## PROBLEM DESCRIPTION
Would you output all the entries below without altering a word?

Dataset items:
-- -- --

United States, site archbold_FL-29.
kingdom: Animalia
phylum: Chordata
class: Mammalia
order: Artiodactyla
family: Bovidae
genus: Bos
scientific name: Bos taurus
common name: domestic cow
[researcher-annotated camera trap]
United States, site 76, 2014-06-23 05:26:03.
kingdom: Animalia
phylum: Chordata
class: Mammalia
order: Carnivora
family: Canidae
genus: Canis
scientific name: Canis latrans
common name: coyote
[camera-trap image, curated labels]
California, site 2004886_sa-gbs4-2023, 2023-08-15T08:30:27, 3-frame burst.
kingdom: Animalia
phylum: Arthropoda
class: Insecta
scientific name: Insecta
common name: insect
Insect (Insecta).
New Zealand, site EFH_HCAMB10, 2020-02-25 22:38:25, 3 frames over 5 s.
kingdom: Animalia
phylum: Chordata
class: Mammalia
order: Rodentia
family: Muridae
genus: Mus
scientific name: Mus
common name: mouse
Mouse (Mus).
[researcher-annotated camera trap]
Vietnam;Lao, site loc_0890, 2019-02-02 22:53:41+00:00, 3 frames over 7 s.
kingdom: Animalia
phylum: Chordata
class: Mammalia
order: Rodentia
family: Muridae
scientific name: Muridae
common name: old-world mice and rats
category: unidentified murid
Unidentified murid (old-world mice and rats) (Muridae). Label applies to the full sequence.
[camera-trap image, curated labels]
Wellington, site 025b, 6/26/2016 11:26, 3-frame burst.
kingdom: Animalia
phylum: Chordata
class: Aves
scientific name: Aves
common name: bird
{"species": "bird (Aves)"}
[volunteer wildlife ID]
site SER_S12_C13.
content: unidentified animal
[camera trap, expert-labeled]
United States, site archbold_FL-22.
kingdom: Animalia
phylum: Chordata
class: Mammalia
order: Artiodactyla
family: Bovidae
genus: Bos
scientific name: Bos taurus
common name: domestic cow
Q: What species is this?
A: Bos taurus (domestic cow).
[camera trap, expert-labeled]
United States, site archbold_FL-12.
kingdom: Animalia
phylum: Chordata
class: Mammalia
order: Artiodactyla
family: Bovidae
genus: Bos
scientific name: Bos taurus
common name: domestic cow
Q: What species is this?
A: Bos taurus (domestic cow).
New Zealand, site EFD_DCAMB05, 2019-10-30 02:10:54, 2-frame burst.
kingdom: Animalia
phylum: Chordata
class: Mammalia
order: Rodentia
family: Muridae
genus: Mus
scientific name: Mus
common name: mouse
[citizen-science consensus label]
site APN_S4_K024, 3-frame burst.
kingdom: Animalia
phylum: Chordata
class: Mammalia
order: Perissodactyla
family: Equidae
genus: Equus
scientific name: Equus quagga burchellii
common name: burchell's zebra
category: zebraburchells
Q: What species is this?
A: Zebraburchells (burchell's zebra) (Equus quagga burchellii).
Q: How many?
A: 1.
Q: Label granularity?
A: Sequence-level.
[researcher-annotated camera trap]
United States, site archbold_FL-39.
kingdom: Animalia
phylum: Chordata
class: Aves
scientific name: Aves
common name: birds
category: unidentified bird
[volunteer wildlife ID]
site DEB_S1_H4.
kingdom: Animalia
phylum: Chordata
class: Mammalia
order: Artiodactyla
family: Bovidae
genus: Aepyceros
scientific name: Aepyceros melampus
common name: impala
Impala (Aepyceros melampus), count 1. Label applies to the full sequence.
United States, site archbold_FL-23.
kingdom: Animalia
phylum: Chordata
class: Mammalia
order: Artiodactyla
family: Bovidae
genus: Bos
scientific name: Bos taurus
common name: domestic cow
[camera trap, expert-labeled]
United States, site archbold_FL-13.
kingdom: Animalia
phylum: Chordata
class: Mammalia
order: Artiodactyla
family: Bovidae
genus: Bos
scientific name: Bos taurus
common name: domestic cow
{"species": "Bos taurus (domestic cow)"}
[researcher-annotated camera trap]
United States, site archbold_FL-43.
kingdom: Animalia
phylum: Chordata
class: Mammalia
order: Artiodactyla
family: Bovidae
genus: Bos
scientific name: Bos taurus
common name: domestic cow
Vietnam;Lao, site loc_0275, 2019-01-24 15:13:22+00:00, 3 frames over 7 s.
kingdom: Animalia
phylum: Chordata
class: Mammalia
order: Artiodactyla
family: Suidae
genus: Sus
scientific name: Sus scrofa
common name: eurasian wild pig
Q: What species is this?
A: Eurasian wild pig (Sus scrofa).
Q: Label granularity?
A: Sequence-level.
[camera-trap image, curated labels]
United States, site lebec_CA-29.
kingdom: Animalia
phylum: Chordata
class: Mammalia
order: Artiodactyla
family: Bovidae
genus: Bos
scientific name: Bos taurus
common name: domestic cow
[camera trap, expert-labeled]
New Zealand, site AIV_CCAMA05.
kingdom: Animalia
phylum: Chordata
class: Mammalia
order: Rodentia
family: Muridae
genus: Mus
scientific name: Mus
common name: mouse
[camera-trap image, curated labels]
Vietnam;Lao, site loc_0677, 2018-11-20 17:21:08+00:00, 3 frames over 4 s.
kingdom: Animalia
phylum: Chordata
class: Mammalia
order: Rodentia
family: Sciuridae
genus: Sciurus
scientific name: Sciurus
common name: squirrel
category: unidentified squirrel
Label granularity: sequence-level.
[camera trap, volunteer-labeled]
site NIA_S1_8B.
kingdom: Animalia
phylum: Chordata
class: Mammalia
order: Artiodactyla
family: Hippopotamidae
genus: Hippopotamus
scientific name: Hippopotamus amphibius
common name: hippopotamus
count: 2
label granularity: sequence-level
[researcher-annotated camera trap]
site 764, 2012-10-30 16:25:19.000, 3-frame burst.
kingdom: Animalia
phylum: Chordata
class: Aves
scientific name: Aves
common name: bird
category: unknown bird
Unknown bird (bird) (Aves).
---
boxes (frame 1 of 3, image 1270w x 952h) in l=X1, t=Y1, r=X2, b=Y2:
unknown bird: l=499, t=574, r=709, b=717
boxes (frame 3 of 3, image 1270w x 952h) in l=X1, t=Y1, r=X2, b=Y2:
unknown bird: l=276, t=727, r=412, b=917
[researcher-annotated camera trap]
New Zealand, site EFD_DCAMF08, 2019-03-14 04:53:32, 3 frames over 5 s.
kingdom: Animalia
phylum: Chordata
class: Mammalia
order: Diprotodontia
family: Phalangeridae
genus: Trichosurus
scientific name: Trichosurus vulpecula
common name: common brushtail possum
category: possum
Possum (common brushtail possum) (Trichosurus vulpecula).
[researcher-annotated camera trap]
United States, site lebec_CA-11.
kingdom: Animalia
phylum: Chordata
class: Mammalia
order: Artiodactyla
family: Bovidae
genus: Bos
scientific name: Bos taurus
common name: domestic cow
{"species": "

-- -- --

## THE ANSWER
United States, site archbold_FL-29.
kingdom: Animalia
phylum: Chordata
class: Mammalia
order: Artiodactyla
family: Bovidae
genus: Bos
scientific name: Bos taurus
common name: domestic cow
[researcher-annotated camera trap]
United States, site 76, 2014-06-23 05:26:03.
kingdom: Animalia
phylum: Chordata
class: Mammalia
order: Carnivora
family: Canidae
genus: Canis
scientific name: Canis latrans
common name: coyote
[camera-trap image, curated labels]
California, site 2004886_sa-gbs4-2023, 2023-08-15T08:30:27, 3-frame burst.
kingdom: Animalia
phylum: Arthropoda
class: Insecta
scientific name: Insecta
common name: insect
Insect (Insecta).
New Zealand, site EFH_HCAMB10, 2020-02-25 22:38:25, 3 frames over 5 s.
kingdom: Animalia
phylum: Chordata
class: Mammalia
order: Rodentia
family: Muridae
genus: Mus
scientific name: Mus
common name: mouse
Mouse (Mus).
[researcher-annotated camera trap]
Vietnam;Lao, site loc_0890, 2019-02-02 22:53:41+00:00, 3 frames over 7 s.
kingdom: Animalia
phylum: Chordata
class: Mammalia
order: Rodentia
family: Muridae
scientific name: Muridae
common name: old-world mice and rats
category: unidentified murid
Unidentified murid (old-world mice and rats) (Muridae). Label applies to the full sequence.
[camera-trap image, curated labels]
Wellington, site 025b, 6/26/2016 11:26, 3-frame burst.
kingdom: Animalia
phylum: Chordata
class: Aves
scientific name: Aves
common name: bird
{"species": "bird (Aves)"}
[volunteer wildlife ID]
site SER_S12_C13.
content: unidentified animal
[camera trap, expert-labeled]
United States, site archbold_FL-22.
kingdom: Animalia
phylum: Chordata
class: Mammalia
order: Artiodactyla
family: Bovidae
genus: Bos
scientific name: Bos taurus
common name: domestic cow
Q: What species is this?
A: Bos taurus (domestic cow).
[camera trap, expert-labeled]
United States, site archbold_FL-12.
kingdom: Animalia
phylum: Chordata
class: Mammalia
order: Artiodactyla
family: Bovidae
genus: Bos
scientific name: Bos taurus
common name: domestic cow
Q: What species is this?
A: Bos taurus (domestic cow).
New Zealand, site EFD_DCAMB05, 2019-10-30 02:10:54, 2-frame burst.
kingdom: Animalia
phylum: Chordata
class: Mammalia
order: Rodentia
family: Muridae
genus: Mus
scientific name: Mus
common name: mouse
[citizen-science consensus label]
site APN_S4_K024, 3-frame burst.
kingdom: Animalia
phylum: Chordata
class: Mammalia
order: Perissodactyla
family: Equidae
genus: Equus
scientific name: Equus quagga burchellii
common name: burchell's zebra
category: zebraburchells
Q: What species is this?
A: Zebraburchells (burchell's zebra) (Equus quagga burchellii).
Q: How many?
A: 1.
Q: Label granularity?
A: Sequence-level.
[researcher-annotated camera trap]
United States, site archbold_FL-39.
kingdom: Animalia
phylum: Chordata
class: Aves
scientific name: Aves
common name: birds
category: unidentified bird
[volunteer wildlife ID]
site DEB_S1_H4.
kingdom: Animalia
phylum: Chordata
class: Mammalia
order: Artiodactyla
family: Bovidae
genus: Aepyceros
scientific name: Aepyceros melampus
common name: impala
Impala (Aepyceros melampus), count 1. Label applies to the full sequence.
United States, site archbold_FL-23.
kingdom: Animalia
phylum: Chordata
class: Mammalia
order: Artiodactyla
family: Bovidae
genus: Bos
scientific name: Bos taurus
common name: domestic cow
[camera trap, expert-labeled]
United States, site archbold_FL-13.
kingdom: Animalia
phylum: Chordata
class: Mammalia
order: Artiodactyla
family: Bovidae
genus: Bos
scientific name: Bos taurus
common name: domestic cow
{"species": "Bos taurus (domestic cow)"}
[researcher-annotated camera trap]
United States, site archbold_FL-43.
kingdom: Animalia
phylum: Chordata
class: Mammalia
order: Artiodactyla
family: Bovidae
genus: Bos
scientific name: Bos taurus
common name: domestic cow
Vietnam;Lao, site loc_0275, 2019-01-24 15:13:22+00:00, 3 frames over 7 s.
kingdom: Animalia
phylum: Chordata
class: Mammalia
order: Artiodactyla
family: Suidae
genus: Sus
scientific name: Sus scrofa
common name: eurasian wild pig
Q: What species is this?
A: Eurasian wild pig (Sus scrofa).
Q: Label granularity?
A: Sequence-level.
[camera-trap image, curated labels]
United States, site lebec_CA-29.
kingdom: Animalia
phylum: Chordata
class: Mammalia
order: Artiodactyla
family: Bovidae
genus: Bos
scientific name: Bos taurus
common name: domestic cow
[camera trap, expert-labeled]
New Zealand, site AIV_CCAMA05.
kingdom: Animalia
phylum: Chordata
class: Mammalia
order: Rodentia
family: Muridae
genus: Mus
scientific name: Mus
common name: mouse
[camera-trap image, curated labels]
Vietnam;Lao, site loc_0677, 2018-11-20 17:21:08+00:00, 3 frames over 4 s.
kingdom: Animalia
phylum: Chordata
class: Mammalia
order: Rodentia
family: Sciuridae
genus: Sciurus
scientific name: Sciurus
common name: squirrel
category: unidentified squirrel
Label granularity: sequence-level.
[camera trap, volunteer-labeled]
site NIA_S1_8B.
kingdom: Animalia
phylum: Chordata
class: Mammalia
order: Artiodactyla
family: Hippopotamidae
genus: Hippopotamus
scientific name: Hippopotamus amphibius
common name: hippopotamus
count: 2
label granularity: sequence-level
[researcher-annotated camera trap]
site 764, 2012-10-30 16:25:19.000, 3-frame burst.
kingdom: Animalia
phylum: Chordata
class: Aves
scientific name: Aves
common name: bird
category: unknown bird
Unknown bird (bird) (Aves).
---
boxes (frame 1 of 3, image 1270w x 952h) in l=X1, t=Y1, r=X2, b=Y2:
unknown bird: l=499, t=574, r=709, b=717
boxes (frame 3 of 3, image 1270w x 952h) in l=X1, t=Y1, r=X2, b=Y2:
unknown bird: l=276, t=727, r=412, b=917
[researcher-annotated camera trap]
New Zealand, site EFD_DCAMF08, 2019-03-14 04:53:32, 3 frames over 5 s.
kingdom: Animalia
phylum: Chordata
class: Mammalia
order: Diprotodontia
family: Phalangeridae
genus: Trichosurus
scientific name: Trichosurus vulpecula
common name: common brushtail possum
category: possum
Possum (common brushtail possum) (Trichosurus vulpecula).
[researcher-annotated camera trap]
United States, site lebec_CA-11.
kingdom: Animalia
phylum: Chordata
class: Mammalia
order: Artiodactyla
family: Bovidae
genus: Bos
scientific name: Bos taurus
common name: domestic cow
{"species": "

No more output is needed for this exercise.